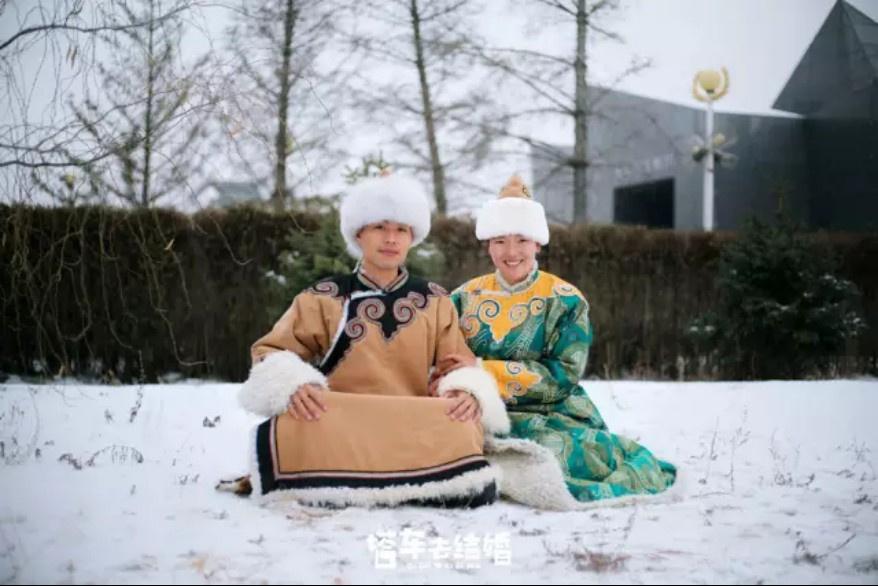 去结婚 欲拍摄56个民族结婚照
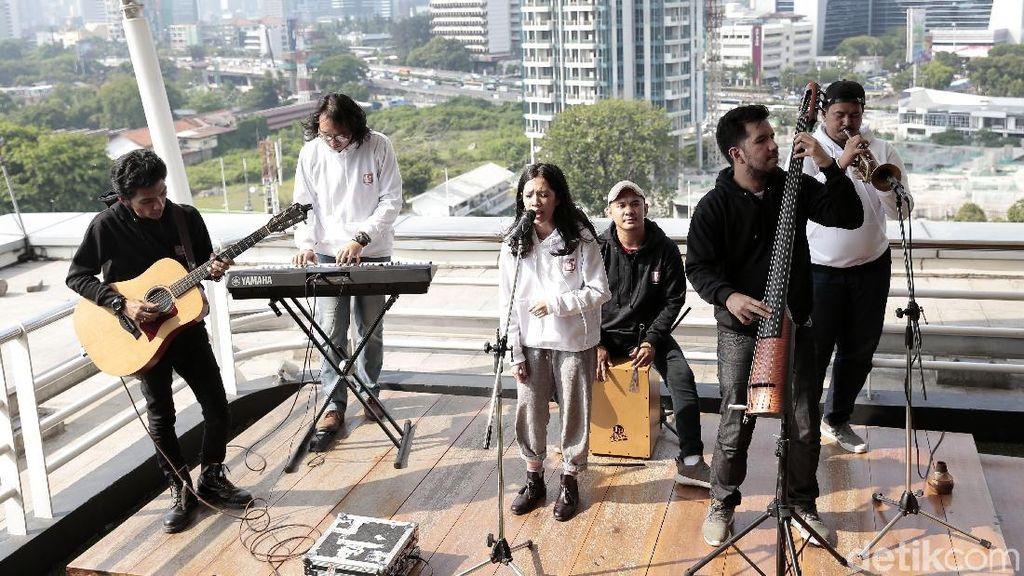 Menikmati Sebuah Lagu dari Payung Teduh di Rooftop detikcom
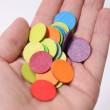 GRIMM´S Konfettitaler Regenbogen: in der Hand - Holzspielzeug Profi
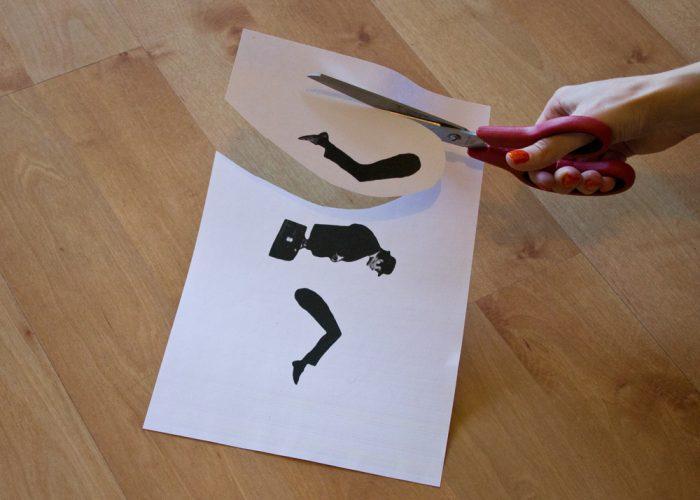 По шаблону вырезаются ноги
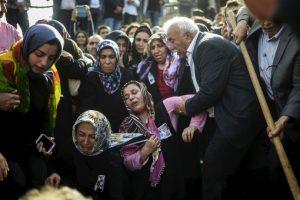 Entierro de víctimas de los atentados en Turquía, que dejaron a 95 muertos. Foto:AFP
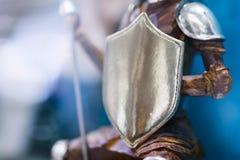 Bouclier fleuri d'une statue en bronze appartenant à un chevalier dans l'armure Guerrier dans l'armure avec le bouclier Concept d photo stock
● ● ● ● ●
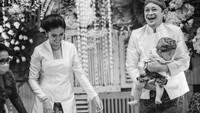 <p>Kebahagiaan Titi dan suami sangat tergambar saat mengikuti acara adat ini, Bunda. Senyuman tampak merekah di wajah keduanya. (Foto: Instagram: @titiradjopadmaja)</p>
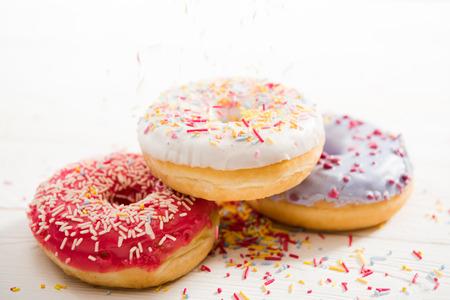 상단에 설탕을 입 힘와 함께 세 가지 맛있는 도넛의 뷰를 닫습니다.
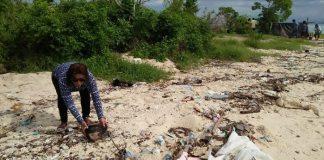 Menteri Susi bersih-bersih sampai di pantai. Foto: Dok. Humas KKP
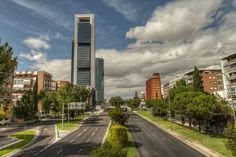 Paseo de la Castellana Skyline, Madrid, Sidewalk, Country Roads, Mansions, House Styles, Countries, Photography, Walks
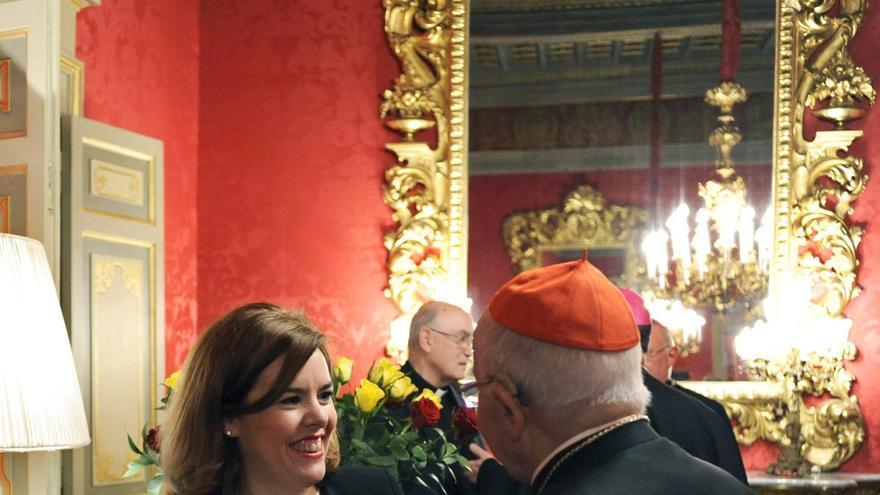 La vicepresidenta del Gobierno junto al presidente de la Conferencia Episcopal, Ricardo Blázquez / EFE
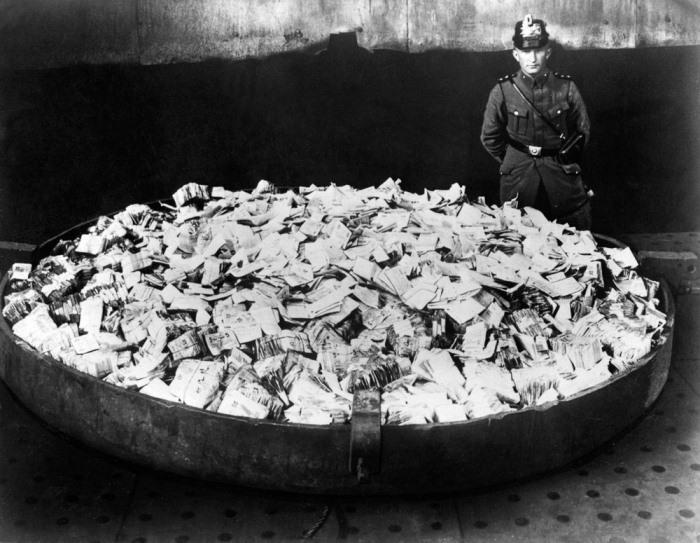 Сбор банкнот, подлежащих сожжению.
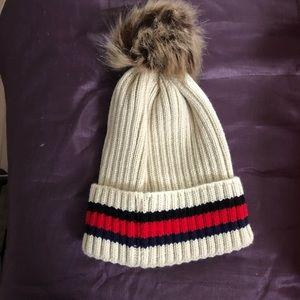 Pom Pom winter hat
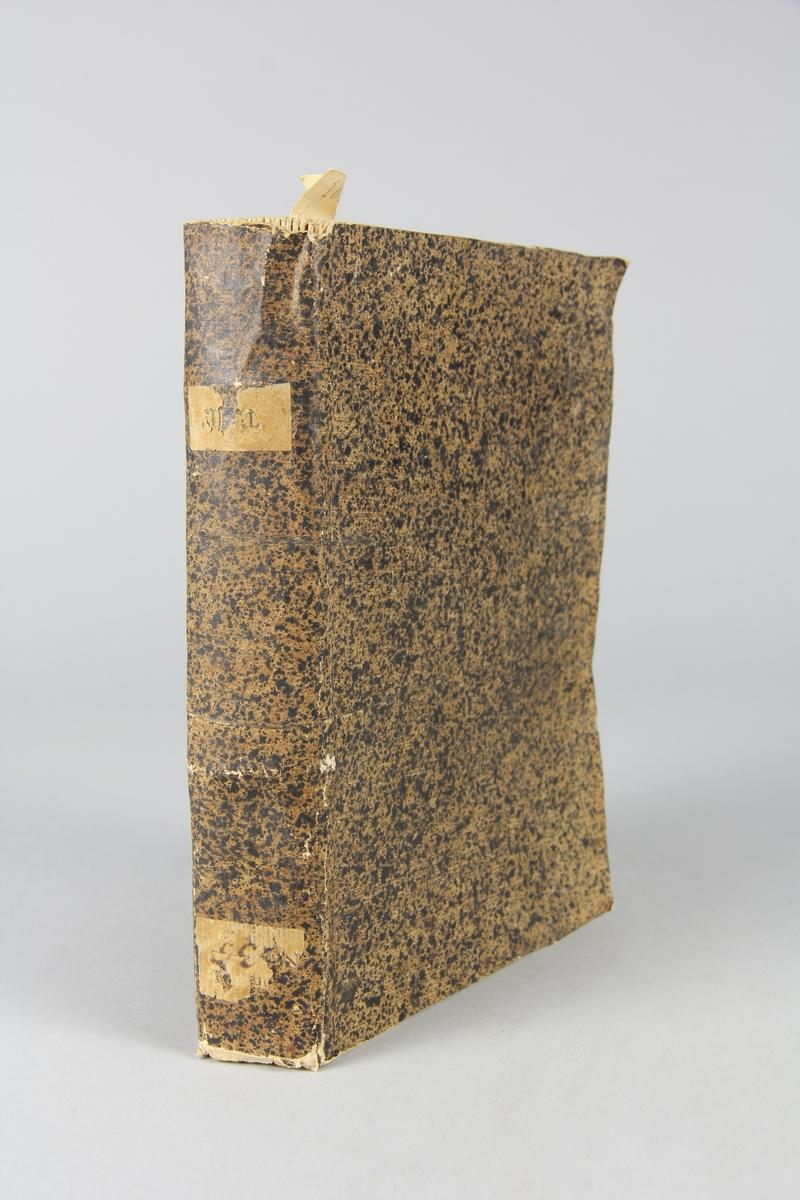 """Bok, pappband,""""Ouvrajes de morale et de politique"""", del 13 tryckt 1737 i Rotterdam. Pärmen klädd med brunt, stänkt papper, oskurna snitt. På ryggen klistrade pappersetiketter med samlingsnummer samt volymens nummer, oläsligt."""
● ● ● ● ●
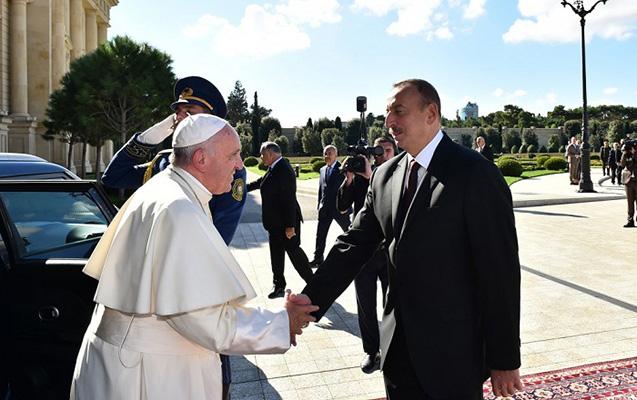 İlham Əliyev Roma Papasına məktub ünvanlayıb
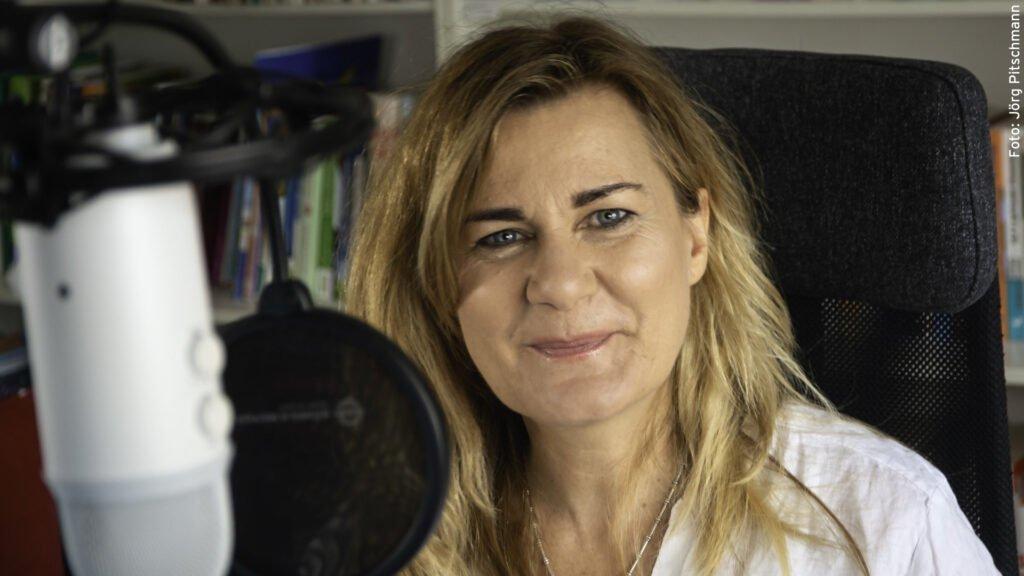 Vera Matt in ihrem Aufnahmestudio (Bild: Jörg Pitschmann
● ● ● ● ●
## INSTRUCTIONS TO FOLLOW
Everything from the line with "Menikmati Sebuah Lagu" through the line with "Bouclier fleuri d'une" in the material above should be transcribed exactly, except the pictures.

## ANSWER FOR THIS EXERCISE
 Menikmati Sebuah Lagu dari Payung Teduh di Rooftop detikcom
 GRIMM´S Konfettitaler Regenbogen: in der Hand - Holzspielzeug Profi
 По шаблону вырезаются ноги
 Entierro de víctimas de los atentados en Turquía, que dejaron a 95 muertos. Foto:AFP
 Bouclier fleuri d'une statue en bronze appartenant à un chevalier dans l'armure Guerrier dans l'armure avec le bouclier Concept d photo stock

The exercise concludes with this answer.